A buyer persona is an imaginary person who best describes your ideal customer: their sex, age, occupation, marital status, etc. In addition to demographic information, the most effective buyer personas include a psychographic profile including their typical day at work, leisure activities, and so on. When creating buyer personas, you need as much information as you can gather about your customers as possible.

How to Find Information for Buyer Personas?

Companies with websites that get thousands of daily visitors have it easy - tools like Google Analytics help them learn a great deal about their potential clients. But what if you don’t have a sample large enough to draw any conclusions about the demographics of your visitors? On the other hand, what if your company is getting a lot of traffic, but your conversion rate is low? Auditing your analytics isn’t going to generate meaningful information there either.

Your CRM

Look through your contacts database to uncover trends about how certain leads or customers find and consume your content. This will help you determine your business’s strong points you should focus on to attract more people. If you don’t already have a customer relationship management tool, you should get one! We use Hubspot CRM. It’s free and easy to use.

Website Forms

Ask smart questions when creating forms on your website. For example, you can inquire about the person’s job title, the size of their company, or the industry they’re in. It is essential to find the sweet spot between asking too few questions and driving prospects away with forms that are too long. Some marketing automation platforms include smart forms that swap in and out form fields based upon what you already know and don’t know about your prospect. Offering eBooks, white papers, and similar content in exchange for information is an effective way to gather leads.

Sales Team’s Feedback

Many companies overlook a great source of information that is right under their noses. Have your sales team document customers’ feedback and draw conclusions from it. They will have a lot of insight into what leads converted into customers, the different types of customers, their behavior, and needs.

Bonus tip: Get a list of questions asked by customers and make content that answers those questions on your blog to generate more leads.
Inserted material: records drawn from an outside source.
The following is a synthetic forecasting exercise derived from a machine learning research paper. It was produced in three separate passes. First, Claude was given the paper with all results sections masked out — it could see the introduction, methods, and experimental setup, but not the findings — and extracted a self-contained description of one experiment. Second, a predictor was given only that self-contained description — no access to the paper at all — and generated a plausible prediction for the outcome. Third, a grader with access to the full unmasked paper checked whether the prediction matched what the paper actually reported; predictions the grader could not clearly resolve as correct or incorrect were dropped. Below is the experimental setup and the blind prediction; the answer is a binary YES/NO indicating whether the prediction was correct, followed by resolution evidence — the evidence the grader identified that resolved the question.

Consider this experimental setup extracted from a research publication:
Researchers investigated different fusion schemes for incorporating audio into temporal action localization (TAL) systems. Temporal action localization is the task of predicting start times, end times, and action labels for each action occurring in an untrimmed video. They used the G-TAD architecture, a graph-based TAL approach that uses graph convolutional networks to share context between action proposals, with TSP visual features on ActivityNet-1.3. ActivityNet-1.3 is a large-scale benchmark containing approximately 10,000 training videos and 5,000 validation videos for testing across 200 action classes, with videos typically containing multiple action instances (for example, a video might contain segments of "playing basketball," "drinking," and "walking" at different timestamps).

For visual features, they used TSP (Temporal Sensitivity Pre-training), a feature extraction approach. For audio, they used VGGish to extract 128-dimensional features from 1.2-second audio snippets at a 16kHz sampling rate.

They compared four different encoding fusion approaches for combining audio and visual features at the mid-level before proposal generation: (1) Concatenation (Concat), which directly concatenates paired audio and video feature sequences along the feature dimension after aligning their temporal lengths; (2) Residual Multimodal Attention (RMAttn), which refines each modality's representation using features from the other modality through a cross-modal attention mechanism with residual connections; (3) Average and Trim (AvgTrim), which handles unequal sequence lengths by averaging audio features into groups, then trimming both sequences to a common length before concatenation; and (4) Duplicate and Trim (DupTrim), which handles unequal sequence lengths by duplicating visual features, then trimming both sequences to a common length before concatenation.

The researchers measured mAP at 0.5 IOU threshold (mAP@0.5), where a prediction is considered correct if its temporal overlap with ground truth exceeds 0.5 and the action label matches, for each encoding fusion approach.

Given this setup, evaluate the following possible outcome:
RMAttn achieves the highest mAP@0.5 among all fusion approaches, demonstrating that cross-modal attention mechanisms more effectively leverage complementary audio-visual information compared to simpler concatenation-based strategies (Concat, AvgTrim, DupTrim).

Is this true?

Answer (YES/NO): YES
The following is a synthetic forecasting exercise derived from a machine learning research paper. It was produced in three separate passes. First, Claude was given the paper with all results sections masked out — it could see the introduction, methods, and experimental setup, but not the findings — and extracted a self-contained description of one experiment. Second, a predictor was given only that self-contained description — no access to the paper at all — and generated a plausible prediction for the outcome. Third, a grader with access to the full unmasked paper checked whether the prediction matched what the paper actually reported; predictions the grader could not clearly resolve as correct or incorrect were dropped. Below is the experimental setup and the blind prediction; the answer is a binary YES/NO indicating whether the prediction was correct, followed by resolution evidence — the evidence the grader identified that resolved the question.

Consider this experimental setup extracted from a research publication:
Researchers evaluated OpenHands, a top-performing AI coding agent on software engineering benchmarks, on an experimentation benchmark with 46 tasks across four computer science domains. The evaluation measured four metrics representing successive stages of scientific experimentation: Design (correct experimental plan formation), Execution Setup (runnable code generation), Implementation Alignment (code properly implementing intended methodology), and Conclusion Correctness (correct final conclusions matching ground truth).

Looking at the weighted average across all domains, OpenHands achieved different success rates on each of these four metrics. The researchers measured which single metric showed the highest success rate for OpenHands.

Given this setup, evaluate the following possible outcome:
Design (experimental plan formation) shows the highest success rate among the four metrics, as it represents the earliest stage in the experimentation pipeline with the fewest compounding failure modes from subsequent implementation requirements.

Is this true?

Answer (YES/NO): YES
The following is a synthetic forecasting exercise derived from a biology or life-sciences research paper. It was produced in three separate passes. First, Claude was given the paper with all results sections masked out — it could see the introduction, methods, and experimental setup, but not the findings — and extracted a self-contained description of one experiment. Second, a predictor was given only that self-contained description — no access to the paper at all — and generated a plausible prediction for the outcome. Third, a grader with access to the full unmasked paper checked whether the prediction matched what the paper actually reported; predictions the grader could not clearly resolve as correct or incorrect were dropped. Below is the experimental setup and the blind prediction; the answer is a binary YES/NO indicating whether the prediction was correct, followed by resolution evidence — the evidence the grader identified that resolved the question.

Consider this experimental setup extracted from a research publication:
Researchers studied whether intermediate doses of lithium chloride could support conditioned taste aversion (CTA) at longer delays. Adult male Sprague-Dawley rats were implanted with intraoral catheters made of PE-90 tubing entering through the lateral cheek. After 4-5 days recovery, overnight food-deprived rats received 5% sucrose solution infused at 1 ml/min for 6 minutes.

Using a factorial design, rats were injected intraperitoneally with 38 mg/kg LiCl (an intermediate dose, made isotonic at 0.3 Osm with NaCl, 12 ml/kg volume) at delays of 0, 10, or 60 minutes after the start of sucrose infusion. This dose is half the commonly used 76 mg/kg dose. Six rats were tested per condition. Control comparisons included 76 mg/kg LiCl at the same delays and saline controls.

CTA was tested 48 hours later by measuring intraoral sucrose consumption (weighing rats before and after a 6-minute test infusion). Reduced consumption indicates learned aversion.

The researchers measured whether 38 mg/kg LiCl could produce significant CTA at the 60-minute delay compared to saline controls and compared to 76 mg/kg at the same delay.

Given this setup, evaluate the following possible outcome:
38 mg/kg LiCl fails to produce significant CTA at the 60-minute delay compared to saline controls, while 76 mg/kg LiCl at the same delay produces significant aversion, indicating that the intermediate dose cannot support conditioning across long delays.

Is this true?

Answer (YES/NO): YES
Google Demographic Information

There is a ton of useful information at your fingertips if you just search for it. The Bureau of Labor Statistics has up-to-date information on many jobs including the average salary, job growth rate, unemployment rate, what kind of education they have, geographic information about people with the job title, and better understand your persona and the circumstances that affect their decision-making process.

Interviews and Surveys

Interviews are one of the most useful tools to gather information for buyer personas, because you’re getting answers straight from the horse’s mouth. It’s important to get feedback from happy customers but if possible, also from customers who didn’t have a great experience. It will help you understand both the drawbacks of your product or service and also to help you develop negative personas. Negative personas are the kinds of customers you don’t want. Something as simple as the customer costs more money than the revenue that bring in could be a part of your negative persona. Another example: if you’re a senior living facility and are struggling to grow or even meet the needs of your residents, this could mean adding Medicare patients to your negative persona.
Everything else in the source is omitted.